Source · Select Committees · Public Accounts Committee
Recommendation 10
10
Deferred
OBR highlights need for more information on overseas UK gilt ownership for risk management.
Conclusion
We asked the OBR whether any improvements could be made to government’s borrowing processes. The OBR expressed a desire for more information on the owners of UK gilts held overseas, which it said represented arounds 25% of all UK debt – the second highest in the G7. It explained that foreign investors were “more fickle and more flighty than domestic investors” because they were less committed to holding UK gilts over the long-term.16 The OBR told us that compared to domestic investors, such as UK pension funds, foreign investors were more interested in “rates of return” and were more likely to switch to German or Japanese government bonds should the attractiveness of UK gilts fall. The OBR said that having a better understanding of the owners of UK debt held overseas would be advantageous from a “risk management perspective” because government will have a better sense of how sensitive these investors are to market changes.17
Government Response Summary
The government claims the recommendation is implemented, stating it currently lacks visibility of beneficial gilt owners. However, it commits to reviewing sovereign bond ownership data from other countries to learn from their approaches.
Government Response
Deferred
HM Government
Deferred
3.3 The government agrees with the Committee’s recommendation. Recommendation implemented 3.4 Overseas investors play an important role in maintaining the diversity of the gilt investor base, ensuring that underlying demand for UK debt remains strong, changes in gilt supply can be met smoothly, and borrowing costs can be minimised in line with the debt management objective. A diverse investor base ensures that government is not overly reliant on any one type of investor. 3.5 Overseas investors include a range of different types of investors, who each have different incentives to buy and trade gilts. This includes foreign central banks, where the role of sterling as a reserve currency has increased. It also includes funds which may originate from the UK but are domiciled abroad.
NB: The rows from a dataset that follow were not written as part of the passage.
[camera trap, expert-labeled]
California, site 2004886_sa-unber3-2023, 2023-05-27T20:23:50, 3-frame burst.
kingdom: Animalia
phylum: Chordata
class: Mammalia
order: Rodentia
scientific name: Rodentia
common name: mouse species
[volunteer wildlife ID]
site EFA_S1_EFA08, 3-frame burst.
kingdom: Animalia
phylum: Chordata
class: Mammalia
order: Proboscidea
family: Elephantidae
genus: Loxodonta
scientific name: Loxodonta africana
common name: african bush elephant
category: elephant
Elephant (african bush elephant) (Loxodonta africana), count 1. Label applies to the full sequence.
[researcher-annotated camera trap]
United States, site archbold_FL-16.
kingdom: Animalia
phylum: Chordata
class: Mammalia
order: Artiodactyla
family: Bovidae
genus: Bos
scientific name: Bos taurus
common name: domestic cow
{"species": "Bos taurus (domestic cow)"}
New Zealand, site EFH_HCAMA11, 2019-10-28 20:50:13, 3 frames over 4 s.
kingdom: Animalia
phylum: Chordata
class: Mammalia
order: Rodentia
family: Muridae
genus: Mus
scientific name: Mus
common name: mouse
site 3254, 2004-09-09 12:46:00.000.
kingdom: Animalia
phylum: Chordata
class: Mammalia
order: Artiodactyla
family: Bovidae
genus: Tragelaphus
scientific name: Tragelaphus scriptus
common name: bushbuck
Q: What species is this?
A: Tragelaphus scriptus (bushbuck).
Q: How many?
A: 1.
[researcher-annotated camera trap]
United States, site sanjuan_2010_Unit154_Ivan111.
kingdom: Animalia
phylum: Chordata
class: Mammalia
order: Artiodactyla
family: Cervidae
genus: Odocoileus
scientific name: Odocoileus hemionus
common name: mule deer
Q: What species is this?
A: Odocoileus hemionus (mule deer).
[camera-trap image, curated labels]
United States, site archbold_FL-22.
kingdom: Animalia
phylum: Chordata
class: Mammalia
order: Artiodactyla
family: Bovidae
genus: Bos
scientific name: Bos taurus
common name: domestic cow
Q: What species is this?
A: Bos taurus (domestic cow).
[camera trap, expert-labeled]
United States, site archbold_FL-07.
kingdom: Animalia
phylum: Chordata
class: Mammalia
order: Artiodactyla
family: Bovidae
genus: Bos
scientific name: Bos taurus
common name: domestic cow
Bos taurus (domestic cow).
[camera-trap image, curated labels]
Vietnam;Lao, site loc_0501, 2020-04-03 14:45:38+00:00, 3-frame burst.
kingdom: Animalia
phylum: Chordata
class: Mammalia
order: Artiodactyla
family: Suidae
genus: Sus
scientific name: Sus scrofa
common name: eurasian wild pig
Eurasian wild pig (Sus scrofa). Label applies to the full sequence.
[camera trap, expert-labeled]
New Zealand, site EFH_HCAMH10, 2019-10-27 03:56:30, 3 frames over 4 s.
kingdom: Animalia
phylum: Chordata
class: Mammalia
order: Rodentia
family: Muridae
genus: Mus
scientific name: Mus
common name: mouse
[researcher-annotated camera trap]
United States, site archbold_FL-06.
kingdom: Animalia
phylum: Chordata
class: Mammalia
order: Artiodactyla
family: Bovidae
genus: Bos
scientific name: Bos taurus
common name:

It is therefore not the case that appetite for gilts from all overseas investors will be perfectly correlated or that they are all inherently riskier than domestic investors. 3.6 The gilt market is a large and liquid market with an independent rate setting body. There is no reason to believe that global investors’ strategic allocation will change while the underlying instruments continue to represent diversification and meet liquidity requirements. 3.7 While UK gilts are registered instruments, they are mostly held in nominee accounts, with intermediaries passing on any gilt principal or coupon payments to the underlying beneficial holder who may be domiciled elsewhere. The government currently has no visibility of the underlying beneficial owners of gilts. 3.8 This data limitation is not uncommon across jurisdictions; however, the department will review the sovereign bond ownership data available to other countries to consider if there is anything it can learn from their approaches.